_Задание_. Перепишите слово в слово отрывок от строки, в которой есть "How widely are", до последней строки, включив обе.

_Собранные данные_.
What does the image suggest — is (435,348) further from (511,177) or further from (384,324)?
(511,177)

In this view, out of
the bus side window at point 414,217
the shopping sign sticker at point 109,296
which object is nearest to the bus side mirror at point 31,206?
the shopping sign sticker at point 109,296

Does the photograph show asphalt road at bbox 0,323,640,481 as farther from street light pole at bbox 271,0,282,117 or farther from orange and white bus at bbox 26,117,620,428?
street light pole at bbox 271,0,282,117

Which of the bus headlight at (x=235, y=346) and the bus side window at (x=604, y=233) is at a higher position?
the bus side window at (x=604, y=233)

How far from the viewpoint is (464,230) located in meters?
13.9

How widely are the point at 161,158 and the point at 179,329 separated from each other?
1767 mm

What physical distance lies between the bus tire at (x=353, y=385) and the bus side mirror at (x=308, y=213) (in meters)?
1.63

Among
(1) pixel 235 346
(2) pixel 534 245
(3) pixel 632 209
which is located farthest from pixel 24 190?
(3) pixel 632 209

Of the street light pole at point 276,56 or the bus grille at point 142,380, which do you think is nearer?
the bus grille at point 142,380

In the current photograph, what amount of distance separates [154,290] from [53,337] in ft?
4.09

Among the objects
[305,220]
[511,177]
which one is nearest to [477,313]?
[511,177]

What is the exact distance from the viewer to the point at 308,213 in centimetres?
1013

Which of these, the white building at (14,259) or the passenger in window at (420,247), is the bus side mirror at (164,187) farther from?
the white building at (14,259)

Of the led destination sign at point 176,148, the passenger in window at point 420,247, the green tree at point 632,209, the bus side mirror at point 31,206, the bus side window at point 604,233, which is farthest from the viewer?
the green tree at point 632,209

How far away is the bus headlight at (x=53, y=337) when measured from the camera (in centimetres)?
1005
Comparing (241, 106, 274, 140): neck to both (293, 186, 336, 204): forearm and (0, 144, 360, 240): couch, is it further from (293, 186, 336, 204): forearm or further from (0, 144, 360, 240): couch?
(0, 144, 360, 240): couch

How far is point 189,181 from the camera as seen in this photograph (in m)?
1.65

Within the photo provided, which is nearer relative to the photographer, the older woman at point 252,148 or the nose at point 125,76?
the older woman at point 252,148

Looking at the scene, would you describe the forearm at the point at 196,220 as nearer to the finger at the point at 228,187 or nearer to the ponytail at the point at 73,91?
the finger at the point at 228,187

_Полный ответ_.
How widely are the point at 161,158 and the point at 179,329 separated from each other?
1767 mm

What physical distance lies between the bus tire at (x=353, y=385) and the bus side mirror at (x=308, y=213) (in meters)?
1.63

Among
(1) pixel 235 346
(2) pixel 534 245
(3) pixel 632 209
which is located farthest from pixel 24 190?
(3) pixel 632 209

Of the street light pole at point 276,56 or the bus grille at point 142,380, which do you think is nearer?
the bus grille at point 142,380

In the current photograph, what amount of distance separates [154,290] from [53,337] in ft?
4.09

Among the objects
[305,220]
[511,177]
which one is nearest to [477,313]?
[511,177]

What is the exact distance from the viewer to the point at 308,213 in centimetres?
1013

Which of these, the white building at (14,259) or the passenger in window at (420,247), is the bus side mirror at (164,187) farther from?
the white building at (14,259)

Of the led destination sign at point 176,148, the passenger in window at point 420,247, the green tree at point 632,209, the bus side mirror at point 31,206, the bus side window at point 604,233, which is farthest from the viewer?
the green tree at point 632,209

How far away is the bus headlight at (x=53, y=337) when measured from the camera (in centimetres)?
1005
Comparing (241, 106, 274, 140): neck to both (293, 186, 336, 204): forearm and (0, 144, 360, 240): couch, is it further from (293, 186, 336, 204): forearm or further from (0, 144, 360, 240): couch?
(0, 144, 360, 240): couch

How far is point 189,181 from the camera as seen in this photograph (in m)?
1.65

Within the photo provided, which is nearer relative to the photographer, the older woman at point 252,148 or the nose at point 125,76?
the older woman at point 252,148

Looking at the scene, would you describe the forearm at the point at 196,220 as nearer to the finger at the point at 228,187 or nearer to the ponytail at the point at 73,91?
the finger at the point at 228,187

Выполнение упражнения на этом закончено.